Brazil on Monday posted a $2.35 billion trade deficit in November, the country's worst monthly result in 20 years, and cementing its slide into the red for the year after a decade of surpluses.
The deficit for the year to date stands at $4.2 billion, the worst showing since 1998, the ministry of trade said, and November's monthly deficit was 15 times worse than last year's.
The country typically posts a surplus in December, but it is unlikely to be enough to bring the ledger back into black, the ministry said.
The last year Brazil posted an end-of-year deficit was in 2000.
Total imports in November were just under $18 billion, outstripping exports of $15.6 billion, the ministry said.
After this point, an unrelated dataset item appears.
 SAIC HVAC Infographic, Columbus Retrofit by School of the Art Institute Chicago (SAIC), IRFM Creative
Export figures took a hit from dropping prices in raw materials and the economic crisis in neighboring Argentina, a major purchaser of Brazilian products.
Brazil fell into recession earlier this year and has suffered relatively low growth for four years.
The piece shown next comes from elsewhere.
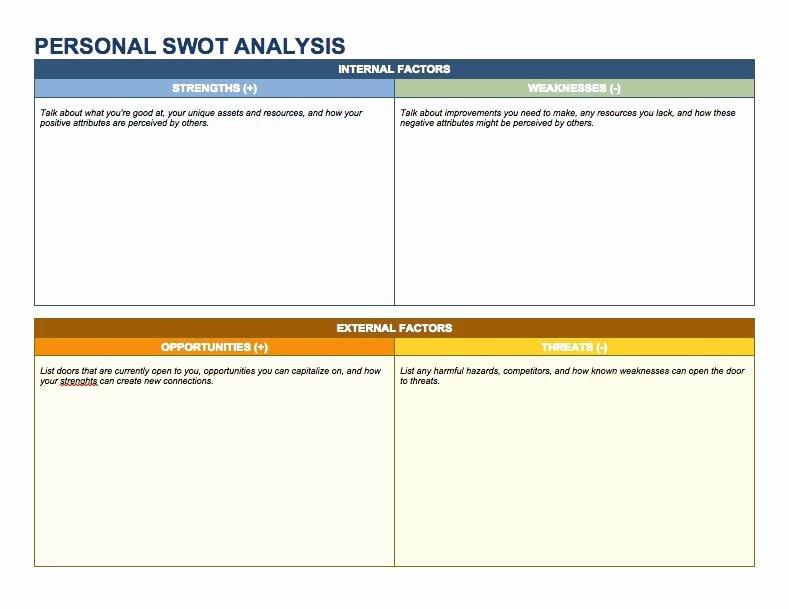 Swot Analysis Template Doc Luxury Blank Swot Analysis Template Word Examples Templates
Although GDP raced ahead 7.5 percent in 2010, growth fell back to 2.7 percent the following year, hit just 1.0 percent in 2012 and then rose to 2.5 percent in 2013.
This year's growth forecast is for barely above zero.
Last year saw Brazil post a surplus of $2.6 billion, the country's worst result in 13 years.
A week ago, the government said the world's seventh-largest economy was on the point of exiting recession, with third quarter growth estimated at 0.1 percent after falls of 0.2 and 0.6 percent in the two previous quarters.
President Dilma Rousseff, who was re-elected in October, on Monday named Armando Monteiro as her new trade and industry minister.
The Sao Paulo stock market meanwhile shed 4.47 percent in Monday trading following US and European leads amid concerns over falling oil prices and weak data from China, where falling demand for raw materials has been a prime factor in dragging down Brazilian growth.
The main Ibovespa index closed at 52,276 points with mining companies and electricals leading the falls.
Oil giant Petrobras shed four percent after last week's decision by the Organization of Petroleum Exporting Countries to maintain production at 30 million barrels per day despite a supply glut and plunging prices.